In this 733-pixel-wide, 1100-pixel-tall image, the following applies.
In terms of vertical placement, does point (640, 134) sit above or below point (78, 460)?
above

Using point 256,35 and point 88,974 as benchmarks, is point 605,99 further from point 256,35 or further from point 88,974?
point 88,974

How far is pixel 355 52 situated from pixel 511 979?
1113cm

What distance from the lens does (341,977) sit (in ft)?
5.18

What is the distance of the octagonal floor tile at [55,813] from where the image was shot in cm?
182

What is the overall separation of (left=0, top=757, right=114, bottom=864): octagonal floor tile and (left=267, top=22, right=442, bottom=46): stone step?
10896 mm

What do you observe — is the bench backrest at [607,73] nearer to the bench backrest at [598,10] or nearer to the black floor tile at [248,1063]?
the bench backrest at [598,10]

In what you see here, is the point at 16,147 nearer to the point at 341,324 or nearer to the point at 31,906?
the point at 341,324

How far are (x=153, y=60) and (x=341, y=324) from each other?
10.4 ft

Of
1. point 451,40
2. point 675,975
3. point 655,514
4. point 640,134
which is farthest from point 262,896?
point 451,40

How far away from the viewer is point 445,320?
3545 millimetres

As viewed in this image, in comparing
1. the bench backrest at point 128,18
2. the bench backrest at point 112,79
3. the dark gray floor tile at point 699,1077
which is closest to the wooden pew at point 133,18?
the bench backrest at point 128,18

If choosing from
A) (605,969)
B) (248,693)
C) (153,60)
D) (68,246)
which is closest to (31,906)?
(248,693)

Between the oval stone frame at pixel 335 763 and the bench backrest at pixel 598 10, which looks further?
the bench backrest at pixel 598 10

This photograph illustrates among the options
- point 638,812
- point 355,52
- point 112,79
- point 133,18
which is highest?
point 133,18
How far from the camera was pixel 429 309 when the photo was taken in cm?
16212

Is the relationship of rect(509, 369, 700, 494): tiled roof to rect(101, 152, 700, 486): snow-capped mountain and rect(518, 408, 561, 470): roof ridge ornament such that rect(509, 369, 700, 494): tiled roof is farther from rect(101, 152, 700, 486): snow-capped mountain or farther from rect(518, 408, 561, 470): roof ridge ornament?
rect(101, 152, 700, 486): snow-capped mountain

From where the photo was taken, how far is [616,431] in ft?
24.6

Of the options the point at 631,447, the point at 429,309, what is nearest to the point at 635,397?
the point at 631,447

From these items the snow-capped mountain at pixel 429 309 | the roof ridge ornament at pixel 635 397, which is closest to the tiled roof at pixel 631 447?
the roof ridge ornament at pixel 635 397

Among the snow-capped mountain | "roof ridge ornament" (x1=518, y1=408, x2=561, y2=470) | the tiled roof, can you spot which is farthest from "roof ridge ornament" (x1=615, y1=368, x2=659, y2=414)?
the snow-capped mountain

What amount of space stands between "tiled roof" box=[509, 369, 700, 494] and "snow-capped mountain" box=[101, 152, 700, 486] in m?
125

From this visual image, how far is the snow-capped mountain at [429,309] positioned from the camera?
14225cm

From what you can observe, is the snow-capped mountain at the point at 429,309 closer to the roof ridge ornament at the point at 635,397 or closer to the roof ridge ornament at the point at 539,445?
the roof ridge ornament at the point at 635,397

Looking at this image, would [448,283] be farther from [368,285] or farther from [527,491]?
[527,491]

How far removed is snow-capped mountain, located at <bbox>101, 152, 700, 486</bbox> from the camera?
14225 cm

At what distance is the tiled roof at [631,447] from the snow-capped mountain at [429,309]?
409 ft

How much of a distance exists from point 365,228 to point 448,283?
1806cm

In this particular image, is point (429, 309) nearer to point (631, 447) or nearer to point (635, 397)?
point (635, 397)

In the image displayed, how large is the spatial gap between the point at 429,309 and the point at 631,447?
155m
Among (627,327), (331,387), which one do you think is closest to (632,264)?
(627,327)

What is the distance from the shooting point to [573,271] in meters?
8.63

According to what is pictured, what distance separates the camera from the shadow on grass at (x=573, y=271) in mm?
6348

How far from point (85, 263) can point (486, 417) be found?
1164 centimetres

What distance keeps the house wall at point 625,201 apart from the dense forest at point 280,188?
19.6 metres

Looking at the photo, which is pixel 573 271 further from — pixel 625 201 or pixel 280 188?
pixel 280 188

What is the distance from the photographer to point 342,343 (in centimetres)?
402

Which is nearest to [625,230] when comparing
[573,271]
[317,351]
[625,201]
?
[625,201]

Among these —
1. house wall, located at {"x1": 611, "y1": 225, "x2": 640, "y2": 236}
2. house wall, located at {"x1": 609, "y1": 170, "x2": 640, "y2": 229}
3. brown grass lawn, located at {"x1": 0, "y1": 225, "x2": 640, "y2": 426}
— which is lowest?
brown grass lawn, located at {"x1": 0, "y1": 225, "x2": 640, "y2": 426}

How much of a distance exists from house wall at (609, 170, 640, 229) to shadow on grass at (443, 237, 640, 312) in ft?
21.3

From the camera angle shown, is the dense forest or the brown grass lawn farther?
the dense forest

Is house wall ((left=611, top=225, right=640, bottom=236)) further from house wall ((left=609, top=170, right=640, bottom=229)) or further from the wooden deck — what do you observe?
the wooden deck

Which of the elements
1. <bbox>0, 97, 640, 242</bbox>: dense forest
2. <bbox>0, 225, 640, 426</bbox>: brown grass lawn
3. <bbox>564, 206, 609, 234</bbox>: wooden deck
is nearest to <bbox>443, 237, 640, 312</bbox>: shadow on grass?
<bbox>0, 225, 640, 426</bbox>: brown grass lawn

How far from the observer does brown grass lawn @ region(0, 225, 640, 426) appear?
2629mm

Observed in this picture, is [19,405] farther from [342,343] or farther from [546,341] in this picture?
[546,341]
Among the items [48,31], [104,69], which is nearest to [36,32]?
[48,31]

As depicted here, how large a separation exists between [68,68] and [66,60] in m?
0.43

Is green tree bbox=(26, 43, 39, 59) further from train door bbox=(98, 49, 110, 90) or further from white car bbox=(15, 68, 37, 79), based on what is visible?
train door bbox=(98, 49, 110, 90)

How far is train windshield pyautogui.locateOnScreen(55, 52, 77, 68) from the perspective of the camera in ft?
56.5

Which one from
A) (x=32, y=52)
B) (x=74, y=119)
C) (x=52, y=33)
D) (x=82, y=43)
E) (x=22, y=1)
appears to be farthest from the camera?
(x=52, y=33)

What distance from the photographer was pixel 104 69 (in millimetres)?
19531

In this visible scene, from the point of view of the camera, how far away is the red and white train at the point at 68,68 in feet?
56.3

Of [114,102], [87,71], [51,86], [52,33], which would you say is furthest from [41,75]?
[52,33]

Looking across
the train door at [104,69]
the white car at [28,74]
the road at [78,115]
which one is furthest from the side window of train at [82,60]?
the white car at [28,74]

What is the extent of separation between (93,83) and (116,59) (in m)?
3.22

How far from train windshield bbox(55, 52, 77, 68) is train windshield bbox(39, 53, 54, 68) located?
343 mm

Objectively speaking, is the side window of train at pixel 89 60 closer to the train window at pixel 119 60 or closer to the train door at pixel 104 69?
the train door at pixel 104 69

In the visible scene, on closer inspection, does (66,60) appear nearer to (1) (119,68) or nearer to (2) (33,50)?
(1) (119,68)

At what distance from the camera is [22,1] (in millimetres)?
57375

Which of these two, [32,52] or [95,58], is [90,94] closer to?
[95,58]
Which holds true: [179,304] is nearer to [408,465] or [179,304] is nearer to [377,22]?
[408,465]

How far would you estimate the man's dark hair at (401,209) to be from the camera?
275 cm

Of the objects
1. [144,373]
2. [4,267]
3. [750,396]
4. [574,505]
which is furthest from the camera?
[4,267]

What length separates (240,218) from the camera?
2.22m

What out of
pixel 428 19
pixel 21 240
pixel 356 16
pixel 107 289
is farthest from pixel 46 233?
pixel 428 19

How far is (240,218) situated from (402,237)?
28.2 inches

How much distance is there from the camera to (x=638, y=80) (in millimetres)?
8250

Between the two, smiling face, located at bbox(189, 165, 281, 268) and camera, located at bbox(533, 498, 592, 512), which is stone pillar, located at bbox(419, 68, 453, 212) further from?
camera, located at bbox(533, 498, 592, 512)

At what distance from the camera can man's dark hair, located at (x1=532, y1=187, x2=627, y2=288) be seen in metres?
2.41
·····
PROBLEM REQUIREMENTS
Using the material above, reproduce exactly the line that contains "Of the objects" and all lines after it through the last one, and only those.

COMPLETE ANSWER
Of the objects
1. [144,373]
2. [4,267]
3. [750,396]
4. [574,505]
which is furthest from the camera?
[4,267]

What length separates (240,218) from the camera?
2.22m

What out of
pixel 428 19
pixel 21 240
pixel 356 16
pixel 107 289
is farthest from pixel 46 233?
pixel 428 19

How far is (240,218) situated from (402,237)?
28.2 inches

How much distance is there from the camera to (x=638, y=80) (in millimetres)?
8250

Between the two, smiling face, located at bbox(189, 165, 281, 268) and camera, located at bbox(533, 498, 592, 512), which is stone pillar, located at bbox(419, 68, 453, 212) further from?
camera, located at bbox(533, 498, 592, 512)

At what distance from the camera can man's dark hair, located at (x1=532, y1=187, x2=627, y2=288) be seen in metres?
2.41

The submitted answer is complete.